Okay, I have to admit that October wasn't too bad -- especially compared to last October and the one before that, when we had about six inches of snow on Oct. 4.

According to data posted by The Weather Channel, there were six days on which the thermometer (just barely) rose into the 70s and 15 days on which it hit 60 or above, making a total of 21 days that ranked as either comfortable or tolerable. Although not warm enough to qualify as a true Indian summer, it was pretty damn nice.

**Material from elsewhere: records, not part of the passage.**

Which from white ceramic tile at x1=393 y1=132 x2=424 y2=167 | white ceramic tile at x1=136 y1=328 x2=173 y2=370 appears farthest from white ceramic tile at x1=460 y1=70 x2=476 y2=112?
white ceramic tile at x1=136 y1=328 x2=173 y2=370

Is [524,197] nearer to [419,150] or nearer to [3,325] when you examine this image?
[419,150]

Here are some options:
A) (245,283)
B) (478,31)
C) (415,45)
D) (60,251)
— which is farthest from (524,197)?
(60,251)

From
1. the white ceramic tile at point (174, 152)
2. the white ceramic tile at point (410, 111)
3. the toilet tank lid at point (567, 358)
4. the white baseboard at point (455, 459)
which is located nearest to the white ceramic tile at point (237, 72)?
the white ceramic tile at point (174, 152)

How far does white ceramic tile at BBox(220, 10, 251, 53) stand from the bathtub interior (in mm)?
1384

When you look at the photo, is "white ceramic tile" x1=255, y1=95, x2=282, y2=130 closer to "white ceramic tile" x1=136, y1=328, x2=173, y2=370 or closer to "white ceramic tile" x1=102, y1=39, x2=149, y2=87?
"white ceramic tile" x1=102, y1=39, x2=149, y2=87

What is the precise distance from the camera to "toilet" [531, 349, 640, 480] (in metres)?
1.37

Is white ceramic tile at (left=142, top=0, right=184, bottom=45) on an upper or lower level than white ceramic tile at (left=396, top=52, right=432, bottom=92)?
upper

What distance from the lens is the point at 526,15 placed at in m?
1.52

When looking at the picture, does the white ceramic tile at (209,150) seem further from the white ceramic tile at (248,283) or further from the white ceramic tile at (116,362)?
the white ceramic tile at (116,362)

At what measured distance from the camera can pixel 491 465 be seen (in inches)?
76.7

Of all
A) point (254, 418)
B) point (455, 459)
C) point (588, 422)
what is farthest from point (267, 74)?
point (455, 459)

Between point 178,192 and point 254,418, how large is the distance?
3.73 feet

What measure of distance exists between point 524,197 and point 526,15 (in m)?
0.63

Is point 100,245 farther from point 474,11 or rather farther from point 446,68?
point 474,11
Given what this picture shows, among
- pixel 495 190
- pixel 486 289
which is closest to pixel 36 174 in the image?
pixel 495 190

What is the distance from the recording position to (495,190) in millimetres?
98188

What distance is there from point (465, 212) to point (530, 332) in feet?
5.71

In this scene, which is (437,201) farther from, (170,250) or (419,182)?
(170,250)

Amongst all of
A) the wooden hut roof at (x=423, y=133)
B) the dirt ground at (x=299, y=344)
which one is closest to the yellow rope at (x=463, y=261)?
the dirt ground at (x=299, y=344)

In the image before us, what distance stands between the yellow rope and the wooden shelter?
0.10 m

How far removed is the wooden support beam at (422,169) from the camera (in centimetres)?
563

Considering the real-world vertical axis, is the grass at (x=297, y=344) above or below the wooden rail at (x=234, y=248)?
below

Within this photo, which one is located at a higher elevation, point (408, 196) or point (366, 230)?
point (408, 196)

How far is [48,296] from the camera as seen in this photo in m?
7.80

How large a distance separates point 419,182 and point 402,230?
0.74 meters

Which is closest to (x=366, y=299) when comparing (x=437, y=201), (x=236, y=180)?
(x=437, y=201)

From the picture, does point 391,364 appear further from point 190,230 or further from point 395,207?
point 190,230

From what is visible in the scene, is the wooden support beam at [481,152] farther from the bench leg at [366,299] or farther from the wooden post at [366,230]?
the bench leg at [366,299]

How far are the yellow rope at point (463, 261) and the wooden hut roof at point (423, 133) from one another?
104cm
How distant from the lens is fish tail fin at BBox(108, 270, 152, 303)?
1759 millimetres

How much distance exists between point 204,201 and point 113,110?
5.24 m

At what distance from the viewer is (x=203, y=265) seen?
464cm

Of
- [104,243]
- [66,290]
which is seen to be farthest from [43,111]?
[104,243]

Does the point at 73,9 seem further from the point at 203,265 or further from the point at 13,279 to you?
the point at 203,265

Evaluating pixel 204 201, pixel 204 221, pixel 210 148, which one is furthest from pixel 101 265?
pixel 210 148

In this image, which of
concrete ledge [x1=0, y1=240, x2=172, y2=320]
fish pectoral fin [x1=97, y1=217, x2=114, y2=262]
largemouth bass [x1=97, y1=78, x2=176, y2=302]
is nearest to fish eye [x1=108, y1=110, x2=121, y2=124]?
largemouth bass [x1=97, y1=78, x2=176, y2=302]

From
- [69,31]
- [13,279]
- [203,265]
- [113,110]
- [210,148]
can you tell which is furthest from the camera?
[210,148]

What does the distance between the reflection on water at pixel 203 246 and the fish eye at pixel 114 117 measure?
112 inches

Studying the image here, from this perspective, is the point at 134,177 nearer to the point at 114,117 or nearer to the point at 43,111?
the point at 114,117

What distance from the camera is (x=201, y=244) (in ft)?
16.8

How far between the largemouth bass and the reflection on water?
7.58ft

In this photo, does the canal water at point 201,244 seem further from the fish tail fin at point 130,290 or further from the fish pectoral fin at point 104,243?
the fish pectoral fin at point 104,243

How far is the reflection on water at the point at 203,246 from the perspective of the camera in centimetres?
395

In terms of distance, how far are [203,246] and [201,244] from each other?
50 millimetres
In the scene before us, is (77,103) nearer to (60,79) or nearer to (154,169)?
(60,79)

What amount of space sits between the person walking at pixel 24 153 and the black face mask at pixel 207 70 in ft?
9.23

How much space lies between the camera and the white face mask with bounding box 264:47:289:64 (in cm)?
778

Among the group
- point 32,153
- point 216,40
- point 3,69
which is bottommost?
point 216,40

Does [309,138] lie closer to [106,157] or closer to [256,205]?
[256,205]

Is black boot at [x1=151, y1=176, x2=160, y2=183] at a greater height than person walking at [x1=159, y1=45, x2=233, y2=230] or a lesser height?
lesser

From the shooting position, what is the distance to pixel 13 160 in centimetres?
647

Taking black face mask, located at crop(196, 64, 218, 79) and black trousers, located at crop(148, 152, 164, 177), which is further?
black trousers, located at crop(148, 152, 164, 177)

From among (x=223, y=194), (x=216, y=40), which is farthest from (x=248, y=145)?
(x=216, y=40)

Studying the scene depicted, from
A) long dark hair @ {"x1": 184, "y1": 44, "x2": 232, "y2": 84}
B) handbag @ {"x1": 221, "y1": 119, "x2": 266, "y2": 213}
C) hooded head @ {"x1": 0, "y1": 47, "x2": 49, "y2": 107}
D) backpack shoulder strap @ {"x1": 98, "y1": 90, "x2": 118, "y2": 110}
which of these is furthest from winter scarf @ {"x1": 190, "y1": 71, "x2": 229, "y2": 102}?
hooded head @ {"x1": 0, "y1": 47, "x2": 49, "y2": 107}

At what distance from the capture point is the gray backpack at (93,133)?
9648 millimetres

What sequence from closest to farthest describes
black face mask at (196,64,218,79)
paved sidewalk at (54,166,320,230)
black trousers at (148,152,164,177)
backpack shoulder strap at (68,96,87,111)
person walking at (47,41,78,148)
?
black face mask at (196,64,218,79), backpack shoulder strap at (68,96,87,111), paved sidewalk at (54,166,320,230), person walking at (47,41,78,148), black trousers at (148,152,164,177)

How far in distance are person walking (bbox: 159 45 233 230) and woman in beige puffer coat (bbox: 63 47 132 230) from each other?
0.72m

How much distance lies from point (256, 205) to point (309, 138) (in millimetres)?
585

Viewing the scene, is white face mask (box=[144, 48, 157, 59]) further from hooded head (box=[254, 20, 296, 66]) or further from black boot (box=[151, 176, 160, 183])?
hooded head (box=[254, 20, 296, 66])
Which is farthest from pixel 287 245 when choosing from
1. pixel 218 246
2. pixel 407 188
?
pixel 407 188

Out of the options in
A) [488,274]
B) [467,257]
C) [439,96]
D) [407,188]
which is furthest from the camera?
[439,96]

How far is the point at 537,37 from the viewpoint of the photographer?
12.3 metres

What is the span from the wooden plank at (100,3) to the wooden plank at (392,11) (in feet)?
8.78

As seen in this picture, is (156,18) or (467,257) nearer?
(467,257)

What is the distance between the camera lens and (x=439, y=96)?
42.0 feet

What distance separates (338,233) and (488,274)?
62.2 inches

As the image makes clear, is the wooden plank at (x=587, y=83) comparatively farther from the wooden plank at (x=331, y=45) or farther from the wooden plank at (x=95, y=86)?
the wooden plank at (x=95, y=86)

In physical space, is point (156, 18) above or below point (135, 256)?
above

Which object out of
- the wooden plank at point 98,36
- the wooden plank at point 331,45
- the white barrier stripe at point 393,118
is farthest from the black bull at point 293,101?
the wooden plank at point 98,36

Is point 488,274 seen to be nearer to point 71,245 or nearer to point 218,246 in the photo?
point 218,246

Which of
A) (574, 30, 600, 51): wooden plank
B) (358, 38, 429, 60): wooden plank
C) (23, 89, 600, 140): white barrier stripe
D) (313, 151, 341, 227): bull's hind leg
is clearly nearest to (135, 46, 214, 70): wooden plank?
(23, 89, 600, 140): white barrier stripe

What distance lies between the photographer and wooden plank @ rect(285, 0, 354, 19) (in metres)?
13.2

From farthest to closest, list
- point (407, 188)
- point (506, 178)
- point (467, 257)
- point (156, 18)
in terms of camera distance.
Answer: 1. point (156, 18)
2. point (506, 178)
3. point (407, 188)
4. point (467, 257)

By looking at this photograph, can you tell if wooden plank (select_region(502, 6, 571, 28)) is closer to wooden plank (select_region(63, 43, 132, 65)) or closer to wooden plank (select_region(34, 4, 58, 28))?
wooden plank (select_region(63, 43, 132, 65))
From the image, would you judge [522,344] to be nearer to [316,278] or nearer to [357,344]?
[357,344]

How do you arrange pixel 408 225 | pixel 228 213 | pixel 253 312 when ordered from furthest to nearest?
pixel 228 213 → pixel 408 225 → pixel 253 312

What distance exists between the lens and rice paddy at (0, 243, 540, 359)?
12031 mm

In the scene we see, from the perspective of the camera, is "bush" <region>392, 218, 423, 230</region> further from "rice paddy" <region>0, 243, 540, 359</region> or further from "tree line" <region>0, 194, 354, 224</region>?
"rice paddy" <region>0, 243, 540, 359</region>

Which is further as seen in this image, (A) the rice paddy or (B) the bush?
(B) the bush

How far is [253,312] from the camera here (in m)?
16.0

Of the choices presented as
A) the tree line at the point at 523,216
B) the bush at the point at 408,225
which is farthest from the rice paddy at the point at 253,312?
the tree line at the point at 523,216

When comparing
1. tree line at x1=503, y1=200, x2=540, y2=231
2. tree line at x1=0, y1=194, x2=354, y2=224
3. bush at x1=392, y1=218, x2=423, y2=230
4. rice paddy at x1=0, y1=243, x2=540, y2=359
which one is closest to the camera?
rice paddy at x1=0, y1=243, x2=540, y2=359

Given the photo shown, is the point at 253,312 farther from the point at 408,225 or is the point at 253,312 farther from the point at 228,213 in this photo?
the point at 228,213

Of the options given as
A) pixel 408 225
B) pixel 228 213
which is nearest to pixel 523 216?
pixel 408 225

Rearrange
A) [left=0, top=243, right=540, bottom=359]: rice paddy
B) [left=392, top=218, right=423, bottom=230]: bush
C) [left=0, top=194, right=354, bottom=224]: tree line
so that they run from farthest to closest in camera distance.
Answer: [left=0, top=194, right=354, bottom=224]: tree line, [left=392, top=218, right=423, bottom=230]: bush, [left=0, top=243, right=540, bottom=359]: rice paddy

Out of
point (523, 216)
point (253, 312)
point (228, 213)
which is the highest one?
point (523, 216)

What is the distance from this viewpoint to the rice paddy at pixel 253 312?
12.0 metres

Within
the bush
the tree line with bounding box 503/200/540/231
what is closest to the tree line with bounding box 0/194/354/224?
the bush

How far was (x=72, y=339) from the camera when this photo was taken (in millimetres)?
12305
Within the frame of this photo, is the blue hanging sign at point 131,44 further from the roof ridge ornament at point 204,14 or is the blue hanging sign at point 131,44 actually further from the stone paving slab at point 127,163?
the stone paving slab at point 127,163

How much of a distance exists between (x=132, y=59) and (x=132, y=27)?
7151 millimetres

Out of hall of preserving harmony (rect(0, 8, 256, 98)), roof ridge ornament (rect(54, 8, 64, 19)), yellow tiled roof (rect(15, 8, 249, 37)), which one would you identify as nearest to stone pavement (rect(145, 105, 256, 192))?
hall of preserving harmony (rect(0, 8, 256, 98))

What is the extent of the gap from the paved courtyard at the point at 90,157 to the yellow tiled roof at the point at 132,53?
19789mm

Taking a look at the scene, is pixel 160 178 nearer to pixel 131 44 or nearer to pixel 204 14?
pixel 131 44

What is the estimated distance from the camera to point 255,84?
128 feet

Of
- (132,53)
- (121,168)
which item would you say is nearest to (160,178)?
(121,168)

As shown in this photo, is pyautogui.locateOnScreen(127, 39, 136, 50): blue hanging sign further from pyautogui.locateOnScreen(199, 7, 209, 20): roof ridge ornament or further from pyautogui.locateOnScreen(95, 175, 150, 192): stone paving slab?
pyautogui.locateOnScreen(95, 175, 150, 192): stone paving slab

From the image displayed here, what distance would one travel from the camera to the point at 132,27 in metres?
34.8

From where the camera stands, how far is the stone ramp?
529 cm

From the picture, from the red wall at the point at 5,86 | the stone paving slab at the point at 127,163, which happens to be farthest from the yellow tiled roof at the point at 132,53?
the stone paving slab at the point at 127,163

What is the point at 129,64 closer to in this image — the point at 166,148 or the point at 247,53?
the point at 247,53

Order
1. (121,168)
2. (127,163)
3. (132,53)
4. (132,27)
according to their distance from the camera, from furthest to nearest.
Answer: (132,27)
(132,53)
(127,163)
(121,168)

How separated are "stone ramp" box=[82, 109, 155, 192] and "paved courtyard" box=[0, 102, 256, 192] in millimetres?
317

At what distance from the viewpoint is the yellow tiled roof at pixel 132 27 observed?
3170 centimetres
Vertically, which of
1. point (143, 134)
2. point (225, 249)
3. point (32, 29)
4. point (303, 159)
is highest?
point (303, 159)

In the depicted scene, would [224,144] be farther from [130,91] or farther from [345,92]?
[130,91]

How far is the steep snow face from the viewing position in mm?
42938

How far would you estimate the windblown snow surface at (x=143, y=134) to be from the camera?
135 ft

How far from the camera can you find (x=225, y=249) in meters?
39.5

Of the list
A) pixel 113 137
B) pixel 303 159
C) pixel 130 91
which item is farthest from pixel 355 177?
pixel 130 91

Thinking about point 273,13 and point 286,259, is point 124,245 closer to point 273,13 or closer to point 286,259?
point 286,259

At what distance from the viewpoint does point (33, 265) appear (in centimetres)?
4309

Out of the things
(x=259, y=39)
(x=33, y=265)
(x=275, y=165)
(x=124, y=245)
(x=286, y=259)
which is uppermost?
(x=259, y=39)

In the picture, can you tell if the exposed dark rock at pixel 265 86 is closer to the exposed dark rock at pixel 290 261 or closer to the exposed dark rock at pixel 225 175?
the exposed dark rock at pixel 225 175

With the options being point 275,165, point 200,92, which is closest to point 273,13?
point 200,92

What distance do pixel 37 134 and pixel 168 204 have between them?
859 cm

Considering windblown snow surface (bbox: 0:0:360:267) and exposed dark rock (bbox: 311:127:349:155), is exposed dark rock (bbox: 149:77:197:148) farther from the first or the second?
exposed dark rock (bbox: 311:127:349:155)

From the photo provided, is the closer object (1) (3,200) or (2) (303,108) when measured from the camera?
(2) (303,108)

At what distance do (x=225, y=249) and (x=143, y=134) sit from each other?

However, all that changed on Nov. 1, when The Bitch (La Nina) brought us a chilling blast of winter. So far this month we've had only two days with a high above 50  -- 63 on Nov. 2 and 52 yesterday. The average high for the first eight days of the month was 48.13 degrees. That's almost a degree and a half below the average daily high for November -- and we haven't gotten to the really cold part of the month yet.

What will The Bitch do to us in future weeks? Three feet of snow on the ground by Thanksgiving? A "snowicane" for Christmas? Woolly mammoths and saber-toothed tigers in the downtown streets?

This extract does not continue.